Saturday, 24 October 2009

  • “Las ilusiones de un corazón ardiente son como las flores del estío: su perfume es más penetrante pero su existencia más pasajera.” – Sab, por Gertrudis Gómez de Avellaneda

Wednesday, 21 October 2009

  • Currently
    The Penguin Book of Hebrew Verse (Penguin Classics)
    By Various
    see related
    It's an odd feeling to be simultaneously disappointed and pleased. I know I can count on so many fingers all the disappointments I've had, most which are with myself. I'm disappointed with myself when I don't perform as well as I had hoped, academically. I blame myself and torment myself for not working harder, for not being smarter. I tell myself all of that whenever I make a mistake. I have a feeling I might be telling myself this tomorrow because I chose to blog instead of work on a research proposal I have due tomorrow. "A few pages and a bibliography, nothing I can't whip up in an hour or so" I tell myself. It sounded reckless as I wrote it. I'll probably wrap this up soon so I can get writing.

    Occasionally I find myself disappointed with others. I think it's because I have expectations that aren't met, and it's odd because I was talking to a mentor-ish person, and I told him I try not to have expectations because I don't want to be disappointed. (at which point he grinned, took out a note card and wrote "Whatever happens I don't mind" on it and gave it to me.) I'm trying to understand the discrepancy between what I said and what I feel. Perhaps they're unconscious expectations, ones that everyone has of others just because we're social beings and that's what we do. No idea.

    But I sometimes want people to act a certain way because I think to myself, "that's how I would/should act, because that's the right/nice thing to do." I hold people to the same standards I hold myself (in some things, not all) and I get upset when they don't treat me as I would like to be treated. They're breaking the Golden Rule, and as I am one who lives by rules, I of course find myself a little incensed.

    But then there are the happy little surprises that come at me randomly. Unexpected kindness from unexpected sources. I wish I could elaborate on that, but really that's all there is. Unexpected acts of kindness - of love - make me forget about disappointments...at least for the moment. They soften up my heart. I do wish I could experience it more often - life has hardened my heart in recent years and I don't like myself that way.

    It does, however, make me productive, which I need to be if I'm going to write this proposal thing.

Wednesday, 14 October 2009

  • 10 Things I Hate About You

    1. I hate that my shower has been broken for a week because I have go to the rec center every evening to shower there.
    2. I hate that I'm actually annoyed that I have to go to the rec center every day because it used to be my favorite place to be.
    3. I hate that I don't have as much time to work out and that it's not as fun as it used to be.
    4. I hate applying to PhD programs because it's time-consuming, panic attack -inducing, and on the whole makes me feel all sorts of miserable.
    5. I hate that I always feel forgotten/ignored.
    6. I hate that I'm not as happy with my body as I used to be.
    7. I hate that my workload never seems to get any smaller.
    8. I hate that there are always spiders in my apartment. They know I'm scared of them.
    9. I hate that I let people make me feel incompetent when I'm really not.
    10. I hate that I lack the motivation/inspiration to write a real blog and opted to write a list instead.

### AIM OF THE EXERCISE:
Can you extend the blog excerpt by writing what comes after its tenth list item? The lines play no part in the work on this blog excerpt.

### DATA LINES:
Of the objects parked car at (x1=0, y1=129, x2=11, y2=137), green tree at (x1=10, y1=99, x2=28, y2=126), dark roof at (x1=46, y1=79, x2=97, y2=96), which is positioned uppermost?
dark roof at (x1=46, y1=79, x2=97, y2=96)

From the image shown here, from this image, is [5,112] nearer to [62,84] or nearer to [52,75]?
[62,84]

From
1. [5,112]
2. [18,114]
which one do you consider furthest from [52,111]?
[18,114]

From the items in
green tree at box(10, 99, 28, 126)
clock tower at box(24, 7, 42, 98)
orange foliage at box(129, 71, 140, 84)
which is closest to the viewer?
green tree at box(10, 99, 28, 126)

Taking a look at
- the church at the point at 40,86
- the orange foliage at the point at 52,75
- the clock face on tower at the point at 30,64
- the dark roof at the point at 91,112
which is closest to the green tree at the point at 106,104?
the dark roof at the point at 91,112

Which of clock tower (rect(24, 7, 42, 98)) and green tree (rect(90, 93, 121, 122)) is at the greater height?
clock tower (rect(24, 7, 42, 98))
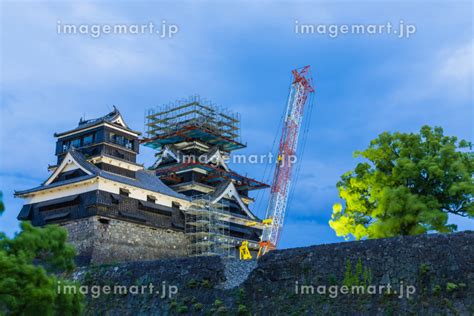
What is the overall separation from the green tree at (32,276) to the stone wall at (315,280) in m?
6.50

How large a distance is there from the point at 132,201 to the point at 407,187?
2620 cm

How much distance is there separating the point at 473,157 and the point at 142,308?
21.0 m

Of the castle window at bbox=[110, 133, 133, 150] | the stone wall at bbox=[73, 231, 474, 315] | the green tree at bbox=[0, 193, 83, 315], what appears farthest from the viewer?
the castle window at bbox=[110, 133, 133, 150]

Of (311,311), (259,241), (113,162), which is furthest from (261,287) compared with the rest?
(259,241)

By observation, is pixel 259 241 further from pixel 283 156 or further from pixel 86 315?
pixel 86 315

* * *

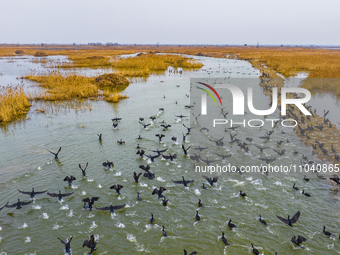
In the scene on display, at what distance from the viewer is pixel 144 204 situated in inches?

--

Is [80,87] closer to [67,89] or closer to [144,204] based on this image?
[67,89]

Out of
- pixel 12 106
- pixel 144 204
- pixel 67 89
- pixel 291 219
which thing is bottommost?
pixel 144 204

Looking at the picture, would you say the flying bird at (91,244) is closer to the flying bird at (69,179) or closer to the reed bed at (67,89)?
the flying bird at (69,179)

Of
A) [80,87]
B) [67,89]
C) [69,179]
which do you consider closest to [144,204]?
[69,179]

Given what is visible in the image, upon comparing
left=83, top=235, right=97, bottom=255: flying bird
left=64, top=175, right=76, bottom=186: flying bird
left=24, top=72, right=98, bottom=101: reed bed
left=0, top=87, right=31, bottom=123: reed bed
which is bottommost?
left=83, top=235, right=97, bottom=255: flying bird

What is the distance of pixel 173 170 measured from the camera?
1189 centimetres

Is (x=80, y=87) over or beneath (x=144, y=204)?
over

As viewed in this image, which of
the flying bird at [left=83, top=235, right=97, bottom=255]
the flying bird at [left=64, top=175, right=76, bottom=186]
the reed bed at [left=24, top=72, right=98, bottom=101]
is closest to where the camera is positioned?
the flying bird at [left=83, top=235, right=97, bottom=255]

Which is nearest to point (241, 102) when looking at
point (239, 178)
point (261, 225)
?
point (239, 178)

### SOLVED PROBLEM:
Saturday, 12 September 2009

  • Random Thoughts

    I. As of late, most of my thoughts have taken on the form of questions. I constantly ask myself questions about myself. How I got a certain way and why, how it makes me feel, whether I blame myself or others. My latest question is how I got to be so self-inquisitive. Well, that, and how I became such a recluse. That actually prompted me to write this blog. I was wondering about it, and then realized that I have a tendency to ask myself a lot of questions, and then I wondered where that came from.

    II. Columbia feels so stale to me now. I hate to say that because it's not really the town I'm sick of, nor the people. I like it here, but I guess I want something more now, like Belle in Beauty and the Beast. I want much more than this provincial life.  Perhaps that reference reeks of cheesiness, but it's my favorite Disney movie. I love Belle and have always been able to relate to her.
    I suppose taking a few months to backpack through Europe or take a road trip through Latin America might be daring to dream a little too much. But I could content myself with a new home or a new step in my academic career. I really hope that come May 2010 I have plans. A Master's degree that I can take to a new job or a PhD program. Or something else equally exciting. I don't know.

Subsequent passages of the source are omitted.